(Spatial relationship records)
________________________________________

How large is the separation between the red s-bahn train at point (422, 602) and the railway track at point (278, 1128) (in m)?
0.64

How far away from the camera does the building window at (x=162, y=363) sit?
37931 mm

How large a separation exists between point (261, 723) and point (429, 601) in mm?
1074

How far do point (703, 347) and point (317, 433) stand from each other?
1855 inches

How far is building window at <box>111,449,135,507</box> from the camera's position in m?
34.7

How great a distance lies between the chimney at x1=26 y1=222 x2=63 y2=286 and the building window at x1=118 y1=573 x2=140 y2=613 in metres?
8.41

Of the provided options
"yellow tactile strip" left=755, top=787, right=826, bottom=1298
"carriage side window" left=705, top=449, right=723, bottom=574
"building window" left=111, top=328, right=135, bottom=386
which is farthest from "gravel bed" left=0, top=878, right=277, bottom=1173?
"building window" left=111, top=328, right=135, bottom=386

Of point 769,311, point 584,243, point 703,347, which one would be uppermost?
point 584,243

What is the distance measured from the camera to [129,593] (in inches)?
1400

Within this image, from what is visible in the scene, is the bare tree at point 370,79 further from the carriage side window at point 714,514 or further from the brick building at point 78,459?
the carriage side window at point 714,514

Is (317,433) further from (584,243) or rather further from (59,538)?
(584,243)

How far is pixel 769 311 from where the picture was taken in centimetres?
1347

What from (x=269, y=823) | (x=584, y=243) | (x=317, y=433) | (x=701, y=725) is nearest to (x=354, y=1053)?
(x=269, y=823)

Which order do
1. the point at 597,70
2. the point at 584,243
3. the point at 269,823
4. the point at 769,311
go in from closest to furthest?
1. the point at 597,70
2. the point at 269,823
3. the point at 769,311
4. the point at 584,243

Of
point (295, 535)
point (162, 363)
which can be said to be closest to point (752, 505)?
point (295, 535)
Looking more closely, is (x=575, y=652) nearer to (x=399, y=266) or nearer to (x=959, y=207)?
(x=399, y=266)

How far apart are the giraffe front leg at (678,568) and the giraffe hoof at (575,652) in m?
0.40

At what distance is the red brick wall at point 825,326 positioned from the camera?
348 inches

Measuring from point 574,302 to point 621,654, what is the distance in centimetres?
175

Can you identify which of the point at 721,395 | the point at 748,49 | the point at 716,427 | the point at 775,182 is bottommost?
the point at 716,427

________________________________________

_WHAT THE TASK ASKS_:
Repeat word for word everything from the line containing "Measuring from point" down to the end of the records.

_TASK ANSWER_:
Measuring from point 574,302 to point 621,654, what is the distance in centimetres?
175

Can you identify which of the point at 721,395 | the point at 748,49 | the point at 716,427 | the point at 775,182 is bottommost?
the point at 716,427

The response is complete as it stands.